Kawasan itu tak hanya rumah bagi Suku Anak Dalam, tetapi juga tempat mencari makan, termasuk lokasi bercocok tanam. Kini sedikitnya 500 kepala keluarga menggantungkan hidup di kawasan hutan itu. Sebagian diantaranya mereka sejak awal sudah bertanam sawit.
"Kini setidaknya ada 500 kepala keluarga menggantungkan hidup di kawasan ini, tapi terusik dan berkonflik berkepanjangan sejak adanya PT REKI, kemana lagi kami harus tinggal kalau tidak di sini, di sinilah ruang hidup kami satu-satunya," kata Tukiman, Kepala Dusun Kunanganjaya, Senin (7/3).
Akhir Februari lalu, sekitar 50 warga kawasan yang menjadi konsesi PT. REKI penen raya tanaham padi seluas enam hektare, sebelumnya dilarang perusahaan pengelola. "Hasil panen ini lah yang menjadi harapan kami. Kami hidup dari berladang di sini sudah sejak puluhan tahun lalu, kalau padi itu tidak kami panen darimana kami mau makan," kata Amran, Ketua RT 11, Desa Kunanganjaya.

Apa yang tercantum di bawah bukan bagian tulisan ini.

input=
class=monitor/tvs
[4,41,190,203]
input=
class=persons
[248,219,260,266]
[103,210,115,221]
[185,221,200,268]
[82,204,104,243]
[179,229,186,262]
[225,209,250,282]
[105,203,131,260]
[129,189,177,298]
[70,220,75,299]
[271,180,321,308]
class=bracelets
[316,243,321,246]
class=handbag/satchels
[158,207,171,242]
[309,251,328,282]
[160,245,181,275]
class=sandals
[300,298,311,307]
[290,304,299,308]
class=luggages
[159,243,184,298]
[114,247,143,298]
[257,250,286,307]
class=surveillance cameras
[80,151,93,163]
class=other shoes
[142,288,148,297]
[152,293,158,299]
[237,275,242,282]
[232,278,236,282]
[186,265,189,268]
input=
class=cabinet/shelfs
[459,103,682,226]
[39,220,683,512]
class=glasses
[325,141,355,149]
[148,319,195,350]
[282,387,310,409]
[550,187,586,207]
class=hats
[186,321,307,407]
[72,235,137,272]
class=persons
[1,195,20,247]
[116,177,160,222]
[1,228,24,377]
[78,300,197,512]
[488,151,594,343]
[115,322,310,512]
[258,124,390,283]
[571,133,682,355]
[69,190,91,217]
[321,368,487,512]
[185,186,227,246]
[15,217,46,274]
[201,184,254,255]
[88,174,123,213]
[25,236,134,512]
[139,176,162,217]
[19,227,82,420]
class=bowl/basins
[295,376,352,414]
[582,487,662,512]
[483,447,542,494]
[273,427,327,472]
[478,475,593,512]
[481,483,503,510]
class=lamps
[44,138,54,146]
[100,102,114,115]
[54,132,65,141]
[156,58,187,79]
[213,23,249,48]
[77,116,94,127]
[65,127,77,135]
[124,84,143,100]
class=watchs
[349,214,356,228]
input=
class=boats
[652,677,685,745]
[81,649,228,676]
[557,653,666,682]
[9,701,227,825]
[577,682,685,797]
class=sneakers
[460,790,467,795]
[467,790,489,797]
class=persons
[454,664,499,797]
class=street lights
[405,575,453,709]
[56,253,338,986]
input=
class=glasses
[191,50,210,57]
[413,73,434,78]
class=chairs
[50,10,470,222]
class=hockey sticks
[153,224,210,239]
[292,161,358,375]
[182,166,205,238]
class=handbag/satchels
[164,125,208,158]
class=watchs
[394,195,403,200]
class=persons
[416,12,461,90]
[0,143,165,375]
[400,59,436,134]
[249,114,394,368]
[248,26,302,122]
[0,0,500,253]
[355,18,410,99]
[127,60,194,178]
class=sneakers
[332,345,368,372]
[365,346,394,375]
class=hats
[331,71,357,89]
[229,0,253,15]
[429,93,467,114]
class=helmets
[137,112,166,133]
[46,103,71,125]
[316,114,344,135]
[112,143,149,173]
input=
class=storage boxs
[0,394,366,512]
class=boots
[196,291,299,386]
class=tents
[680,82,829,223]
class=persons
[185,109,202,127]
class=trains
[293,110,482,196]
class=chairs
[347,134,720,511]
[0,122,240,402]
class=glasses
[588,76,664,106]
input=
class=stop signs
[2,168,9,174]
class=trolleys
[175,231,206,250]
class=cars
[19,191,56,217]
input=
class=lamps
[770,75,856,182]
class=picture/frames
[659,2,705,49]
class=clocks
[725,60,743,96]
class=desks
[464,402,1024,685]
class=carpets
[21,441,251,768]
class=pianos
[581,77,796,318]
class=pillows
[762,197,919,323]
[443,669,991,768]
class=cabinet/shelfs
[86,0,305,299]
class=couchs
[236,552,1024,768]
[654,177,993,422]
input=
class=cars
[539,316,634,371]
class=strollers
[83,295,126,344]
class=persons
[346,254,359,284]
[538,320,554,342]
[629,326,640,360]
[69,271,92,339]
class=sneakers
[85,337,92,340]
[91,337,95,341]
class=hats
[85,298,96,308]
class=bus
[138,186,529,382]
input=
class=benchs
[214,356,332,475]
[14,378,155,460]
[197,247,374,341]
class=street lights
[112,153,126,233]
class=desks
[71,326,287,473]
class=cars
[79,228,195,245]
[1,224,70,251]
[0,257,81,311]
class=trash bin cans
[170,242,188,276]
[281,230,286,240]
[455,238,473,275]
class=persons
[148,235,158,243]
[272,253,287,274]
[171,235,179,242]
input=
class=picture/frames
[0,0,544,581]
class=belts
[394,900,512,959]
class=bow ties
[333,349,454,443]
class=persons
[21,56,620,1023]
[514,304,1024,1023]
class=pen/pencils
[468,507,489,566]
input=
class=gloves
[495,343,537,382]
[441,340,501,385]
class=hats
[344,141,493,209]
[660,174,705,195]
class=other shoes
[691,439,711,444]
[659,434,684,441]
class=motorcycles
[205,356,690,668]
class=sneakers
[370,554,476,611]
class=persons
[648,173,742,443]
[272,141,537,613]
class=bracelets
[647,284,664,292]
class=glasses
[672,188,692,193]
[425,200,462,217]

PT Restorasi mengeluarkan larangan warga beraktifitas di areal itu. Secara legal areal eks. Asialog seluas 49.170 di Provinsi Jambi, telah menjadi konsesi mereka berdasarkan surat keputusan Menteri Kehutanan RI.
Beberapa kali pengelola mengusir dengan membakar pondok warga. Namun ancaman itu tak membuat gentar sebagian masyarakat karena mereka tak mempunyai pilihan lain selain mempertahankan kawasan penopang hidup mereka. M Zubairin, Head of Administration and Operations PT REKI mengatakan keberadaannya di tempat itu merupakan bentuk keprihatinan akan kerusakan hutan di Indonesia.
Kucuran dana dari beberapa sumber, antara lain: seperti Uni Eropa, The British Government’s Darwin Initiative, Conservation International’s Conservation Fund, The Nando Fretti Foundation, Member of the Birdlife International partnership dan The Townsend Family Charitable Trust.
"Banyak warga sejak dulu menggarap kawasan ini, mendompleng nama warga SAD. Padahal, mereka sendiri datang dari beberapa daerah, baik asal Provisni Jambi maupun provinsi tetangga, seperti Sumatera Barat dan Sumatera Selatan untuk berkebun," kata Zubairin.